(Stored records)
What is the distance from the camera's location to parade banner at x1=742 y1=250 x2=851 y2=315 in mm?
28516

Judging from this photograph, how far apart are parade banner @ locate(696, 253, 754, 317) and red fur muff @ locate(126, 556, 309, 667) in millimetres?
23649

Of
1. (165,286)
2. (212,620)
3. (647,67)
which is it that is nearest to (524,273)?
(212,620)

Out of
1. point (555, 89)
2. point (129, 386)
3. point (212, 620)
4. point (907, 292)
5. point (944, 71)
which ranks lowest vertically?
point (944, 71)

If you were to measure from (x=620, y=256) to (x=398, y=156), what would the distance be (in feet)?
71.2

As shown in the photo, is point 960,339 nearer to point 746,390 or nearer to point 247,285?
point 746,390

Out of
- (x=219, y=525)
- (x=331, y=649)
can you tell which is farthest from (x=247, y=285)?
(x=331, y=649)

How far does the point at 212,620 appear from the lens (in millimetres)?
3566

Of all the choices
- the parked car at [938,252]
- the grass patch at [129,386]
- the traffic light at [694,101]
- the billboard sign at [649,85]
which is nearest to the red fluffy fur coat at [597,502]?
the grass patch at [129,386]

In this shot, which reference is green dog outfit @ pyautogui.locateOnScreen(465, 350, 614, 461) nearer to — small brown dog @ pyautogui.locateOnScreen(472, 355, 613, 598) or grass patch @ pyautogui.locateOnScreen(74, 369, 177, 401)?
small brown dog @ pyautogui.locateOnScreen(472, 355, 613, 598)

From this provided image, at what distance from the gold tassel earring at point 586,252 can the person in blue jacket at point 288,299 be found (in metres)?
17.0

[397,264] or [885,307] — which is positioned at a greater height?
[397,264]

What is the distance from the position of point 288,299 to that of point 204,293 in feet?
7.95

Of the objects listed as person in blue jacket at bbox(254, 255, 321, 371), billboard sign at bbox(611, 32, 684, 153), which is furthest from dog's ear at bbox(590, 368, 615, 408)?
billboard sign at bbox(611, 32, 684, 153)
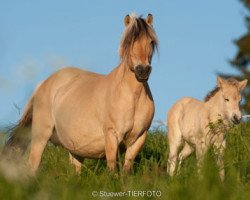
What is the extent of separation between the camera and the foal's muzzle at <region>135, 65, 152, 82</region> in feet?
28.7

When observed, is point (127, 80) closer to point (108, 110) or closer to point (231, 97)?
point (108, 110)

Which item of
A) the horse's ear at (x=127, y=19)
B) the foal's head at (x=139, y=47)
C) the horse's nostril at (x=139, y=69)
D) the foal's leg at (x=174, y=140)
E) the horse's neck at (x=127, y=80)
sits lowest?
the foal's leg at (x=174, y=140)

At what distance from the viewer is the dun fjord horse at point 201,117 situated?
1079 cm

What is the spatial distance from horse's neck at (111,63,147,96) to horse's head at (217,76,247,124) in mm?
2173

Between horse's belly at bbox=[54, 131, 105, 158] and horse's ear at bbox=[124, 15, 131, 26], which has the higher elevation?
horse's ear at bbox=[124, 15, 131, 26]

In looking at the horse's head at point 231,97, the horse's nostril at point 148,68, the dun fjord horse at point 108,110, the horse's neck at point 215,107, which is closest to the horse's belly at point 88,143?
the dun fjord horse at point 108,110

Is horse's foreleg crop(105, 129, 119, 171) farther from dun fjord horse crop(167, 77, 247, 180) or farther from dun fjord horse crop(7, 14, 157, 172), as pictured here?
dun fjord horse crop(167, 77, 247, 180)

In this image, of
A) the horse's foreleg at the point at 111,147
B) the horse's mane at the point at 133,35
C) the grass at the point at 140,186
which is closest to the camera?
the grass at the point at 140,186

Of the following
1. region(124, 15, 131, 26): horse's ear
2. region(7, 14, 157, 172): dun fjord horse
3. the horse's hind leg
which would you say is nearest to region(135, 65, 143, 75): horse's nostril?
region(7, 14, 157, 172): dun fjord horse

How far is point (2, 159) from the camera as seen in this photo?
22.4ft

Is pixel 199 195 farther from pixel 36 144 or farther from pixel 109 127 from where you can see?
pixel 36 144

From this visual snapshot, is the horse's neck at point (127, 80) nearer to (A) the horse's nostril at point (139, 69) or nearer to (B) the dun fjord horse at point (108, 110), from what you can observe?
(B) the dun fjord horse at point (108, 110)

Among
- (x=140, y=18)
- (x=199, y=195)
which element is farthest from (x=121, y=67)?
(x=199, y=195)

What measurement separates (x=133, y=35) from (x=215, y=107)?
304cm
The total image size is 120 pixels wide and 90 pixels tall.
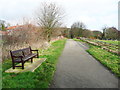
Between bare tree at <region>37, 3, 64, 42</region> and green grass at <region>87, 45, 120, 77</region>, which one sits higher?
bare tree at <region>37, 3, 64, 42</region>

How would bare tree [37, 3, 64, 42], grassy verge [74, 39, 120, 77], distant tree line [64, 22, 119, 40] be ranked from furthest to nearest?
distant tree line [64, 22, 119, 40]
bare tree [37, 3, 64, 42]
grassy verge [74, 39, 120, 77]

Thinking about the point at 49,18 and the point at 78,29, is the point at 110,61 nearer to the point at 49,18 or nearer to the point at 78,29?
the point at 49,18

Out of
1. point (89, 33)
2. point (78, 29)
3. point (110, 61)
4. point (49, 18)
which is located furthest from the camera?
point (78, 29)

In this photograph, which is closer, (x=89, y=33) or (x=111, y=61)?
(x=111, y=61)

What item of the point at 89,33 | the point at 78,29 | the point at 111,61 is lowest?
the point at 111,61

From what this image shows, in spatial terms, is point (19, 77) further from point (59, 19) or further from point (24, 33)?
point (59, 19)

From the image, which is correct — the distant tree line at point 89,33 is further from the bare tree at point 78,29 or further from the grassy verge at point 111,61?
the grassy verge at point 111,61

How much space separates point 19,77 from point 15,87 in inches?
24.5

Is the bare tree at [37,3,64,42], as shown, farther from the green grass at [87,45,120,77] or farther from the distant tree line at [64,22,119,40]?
the distant tree line at [64,22,119,40]

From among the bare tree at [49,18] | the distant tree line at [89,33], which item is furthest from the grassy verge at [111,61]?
the distant tree line at [89,33]

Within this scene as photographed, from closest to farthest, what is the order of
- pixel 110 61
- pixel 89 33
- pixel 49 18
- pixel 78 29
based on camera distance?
pixel 110 61
pixel 49 18
pixel 89 33
pixel 78 29

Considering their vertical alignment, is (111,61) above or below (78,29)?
below

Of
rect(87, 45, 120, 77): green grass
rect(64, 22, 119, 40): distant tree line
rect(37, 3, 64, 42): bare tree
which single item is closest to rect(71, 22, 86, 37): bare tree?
rect(64, 22, 119, 40): distant tree line

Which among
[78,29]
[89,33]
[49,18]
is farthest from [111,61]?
[78,29]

# Stated task
Make an exact copy of the records above, with the pictures left out.

# Full solution
What is the distance from the camera's location to parade banner at x1=742 y1=250 x2=851 y2=315 in mm?
28516

Judging from this photograph, how far apart are parade banner @ locate(696, 253, 754, 317) and red fur muff @ locate(126, 556, 309, 667) in millimetres?
23649

Of
1. (165,286)
2. (212,620)
3. (647,67)
which is it that is nearest to (524,273)?
(212,620)

Out of
1. point (555, 89)
2. point (129, 386)
3. point (212, 620)
4. point (907, 292)
5. point (944, 71)
which ranks lowest vertically?
point (944, 71)

If you were to measure from (x=620, y=256) to (x=398, y=156), what would the distance be (in feet)?
71.2

As shown in the photo, is point 960,339 nearer to point 746,390 or nearer to point 247,285?
point 746,390

Out of
- (x=219, y=525)
- (x=331, y=649)
can you tell which is farthest from (x=247, y=285)?
(x=331, y=649)

How far does the point at 212,620 appear from the lens (in millimetres)?
3566

Of all the choices
- the parked car at [938,252]
- the grass patch at [129,386]
- the traffic light at [694,101]
- the billboard sign at [649,85]
which is nearest to the red fluffy fur coat at [597,502]?
the grass patch at [129,386]

In this shot, which reference is green dog outfit @ pyautogui.locateOnScreen(465, 350, 614, 461) nearer to — small brown dog @ pyautogui.locateOnScreen(472, 355, 613, 598) or grass patch @ pyautogui.locateOnScreen(74, 369, 177, 401)?
small brown dog @ pyautogui.locateOnScreen(472, 355, 613, 598)

From this provided image, at what distance from the gold tassel earring at point 586,252 can the person in blue jacket at point 288,299 be found (in metres)?
17.0

[397,264] or [885,307] — which is positioned at a greater height?
[397,264]

What is the distance from the position of point 288,299 to that of point 204,293 in feet?
7.95

Of the objects listed as person in blue jacket at bbox(254, 255, 321, 371), billboard sign at bbox(611, 32, 684, 153), which is furthest from dog's ear at bbox(590, 368, 615, 408)?
billboard sign at bbox(611, 32, 684, 153)
What is the extent of separation between the camera and the foal's muzzle at <region>135, 65, 152, 82</region> in feet?
28.7

When observed, is point (127, 80) closer to point (108, 110) or closer to point (231, 97)?
point (108, 110)

Which item of
A) the horse's ear at (x=127, y=19)
B) the foal's head at (x=139, y=47)
C) the horse's nostril at (x=139, y=69)
D) the foal's leg at (x=174, y=140)
E) the horse's neck at (x=127, y=80)
sits lowest?
the foal's leg at (x=174, y=140)

At what distance from the viewer is the dun fjord horse at point 201,117 situated?
1079 cm

What is the spatial distance from horse's neck at (111,63,147,96) to horse's head at (217,76,247,124) in mm?
2173

Between horse's belly at bbox=[54, 131, 105, 158] and horse's ear at bbox=[124, 15, 131, 26], which has the higher elevation?
horse's ear at bbox=[124, 15, 131, 26]

In looking at the horse's head at point 231,97, the horse's nostril at point 148,68, the dun fjord horse at point 108,110, the horse's neck at point 215,107, which is closest to the horse's belly at point 88,143?
the dun fjord horse at point 108,110

Is horse's foreleg crop(105, 129, 119, 171) farther from dun fjord horse crop(167, 77, 247, 180) or farther from dun fjord horse crop(7, 14, 157, 172), as pictured here?
dun fjord horse crop(167, 77, 247, 180)

In this image, of
A) the horse's foreleg at the point at 111,147
B) the horse's mane at the point at 133,35
C) the grass at the point at 140,186
which is closest to the camera?
the grass at the point at 140,186

Of the following
1. region(124, 15, 131, 26): horse's ear
2. region(7, 14, 157, 172): dun fjord horse
3. the horse's hind leg
which would you say is nearest to region(135, 65, 143, 75): horse's nostril?
region(7, 14, 157, 172): dun fjord horse

How far is point (2, 159) from the camera as seen in this photo?
22.4ft

Is pixel 199 195 farther from pixel 36 144 or farther from pixel 109 127 from where you can see?
pixel 36 144

From this visual snapshot, is the horse's neck at point (127, 80) nearer to (A) the horse's nostril at point (139, 69) or nearer to (B) the dun fjord horse at point (108, 110), from what you can observe?
(B) the dun fjord horse at point (108, 110)

Among
- (x=140, y=18)
- (x=199, y=195)
which element is farthest from (x=121, y=67)?
(x=199, y=195)

What measurement separates (x=133, y=35) from (x=215, y=107)?
304cm
The total image size is 120 pixels wide and 90 pixels tall.
Between bare tree at <region>37, 3, 64, 42</region> and green grass at <region>87, 45, 120, 77</region>, which one sits higher?
bare tree at <region>37, 3, 64, 42</region>

How would bare tree [37, 3, 64, 42], grassy verge [74, 39, 120, 77], distant tree line [64, 22, 119, 40] be ranked from furthest to nearest?
distant tree line [64, 22, 119, 40]
bare tree [37, 3, 64, 42]
grassy verge [74, 39, 120, 77]

Thinking about the point at 49,18 and the point at 78,29, is the point at 110,61 nearer to the point at 49,18 or nearer to the point at 78,29?
the point at 49,18

Out of
1. point (89, 33)
2. point (78, 29)
3. point (110, 61)
4. point (49, 18)
which is located furthest from the camera?
point (78, 29)

In this photograph, which is closer, (x=89, y=33) or (x=111, y=61)?
(x=111, y=61)

What item of the point at 89,33 | the point at 78,29 | the point at 111,61 is lowest?
the point at 111,61

From what this image shows, in spatial terms, is point (19, 77) further from point (59, 19) or further from point (24, 33)?
point (59, 19)

From the image, which is correct — the distant tree line at point 89,33 is further from the bare tree at point 78,29 or further from the grassy verge at point 111,61?
the grassy verge at point 111,61

How much space separates point 19,77 from point 15,87 in inches?
24.5

Is the bare tree at [37,3,64,42], as shown, farther from the green grass at [87,45,120,77] or farther from the distant tree line at [64,22,119,40]?
the distant tree line at [64,22,119,40]

From among the bare tree at [49,18] | the distant tree line at [89,33], which item is furthest from the grassy verge at [111,61]?
the distant tree line at [89,33]

Within this scene as photographed, from closest to farthest, what is the order of
- pixel 110 61
- pixel 89 33
- pixel 49 18
- pixel 78 29
based on camera distance?
pixel 110 61
pixel 49 18
pixel 89 33
pixel 78 29

Considering their vertical alignment, is (111,61) above or below (78,29)?
below

Of
rect(87, 45, 120, 77): green grass
rect(64, 22, 119, 40): distant tree line
rect(37, 3, 64, 42): bare tree
which single item is closest to rect(71, 22, 86, 37): bare tree?
rect(64, 22, 119, 40): distant tree line

Which among
[78,29]
[89,33]
[49,18]
is farthest from [111,61]?
[78,29]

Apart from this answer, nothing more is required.